The debt-ceiling charade is upon us again. The U.S. will hit its debt ceiling on Thursday. Treasury secretary Janet Yellen warns us that without increasing it by June, the U.S. will not have sufficient funds to pay its bills.
Meanwhile, House speaker Kevin McCarthy and his Republican colleagues float the idea of debt prioritization, instructing the Treasury to first prioritize debt-service payments, then Social Security, Medicare, and veterans benefits, and finally military funding. These budgetary gimmicks were also floated during the debt-ceiling standoff in 2011 and 2013 but were never enacted. It is safe to say that neither party wants a government shutdown such as that in 2013, 2018, and 2019. What can be done?
U.S. debt has increased more rapidly than national income for more than half a century, creating what is often termed debt fatigue. The Congressional Budget Office reports that federal debt held by the public as a share of GDP increased to 98 percent in 2022 and is projected to increase to 185 percent by 2052, implying that Americans debt fatigue will only worsen. The fiscal rules enacted by Congress to constrain debt have clearly failed, and the federal government has virtually abandoned any semblance of a rules-based fiscal policy. Indeed, the debt ceiling has been routinely lifted or suspended, and the spending caps imposed by the 2011 Budget Control Act have been largely flaunted and were allowed to expire in 2022.

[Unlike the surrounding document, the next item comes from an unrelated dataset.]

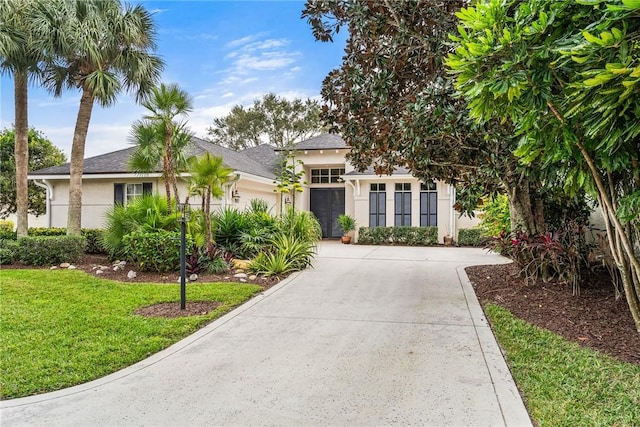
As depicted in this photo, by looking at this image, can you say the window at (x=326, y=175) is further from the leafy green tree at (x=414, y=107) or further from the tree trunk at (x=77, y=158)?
the leafy green tree at (x=414, y=107)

Switzerland stands out as a country that has successfully enacted fiscal rules to restrain and reduce its debt load. The Swiss debt brake was introduced as a constitutional amendment following a referendum in 2001, in which the measure earned the support of a whopping 85 percent of the Swiss vote. The brake imposes an expenditure ceiling, which caps the growth rate of federal expenditures at the long-run potential-growth rate of the economy. Furthermore, it requires that the federal government balance its budget over time. The brake does allow expenditures to exceed revenues but requires that surplus revenues be set aside in a separate account to offset any deficits that might have been incurred over the business cycle. The debt brake also contains an exemption clause that provides for emergencies, such as natural disasters, severe recessions, and other uncontrollable events. But, if these extraordinary expenditures do occur, they must be compensated for via surpluses in subsequent years.

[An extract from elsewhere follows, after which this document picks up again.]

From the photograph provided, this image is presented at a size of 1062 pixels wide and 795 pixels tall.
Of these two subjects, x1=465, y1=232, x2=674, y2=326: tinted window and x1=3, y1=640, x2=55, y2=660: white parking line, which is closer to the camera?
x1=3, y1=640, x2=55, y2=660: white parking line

The debt brake has worked very well. It has brought about a substantial reduction in Swiss debt. The World Bank reports that Swiss central-government debt as a share of GDP fell from 29.7 percent in 2002, when the debt brake was implemented, to 18.7 percent in 2018. As it turns out, the Swiss have accrued surplus revenue in most years since the debt brake was introduced, because of forecasting errors; they have since corrected these. Since the onset of Covid-19, the ratio of debt to GDP has increased to 20.9 percent but is projected to fall over the next decade.
In our book Public Debt Sustainability: International Perspectives, published by Lexington Books last year, we explore the Swiss debt brake. Our simulation analysis shows that if Swiss-style fiscal rules had been in place over the past two decades in the U.S., the U.S. would have reduced, not increased, its debt as a share of national income. Its time to stop going to the brink with debt-limit charades and start focusing on the implementation of fiscal rules that clearly work.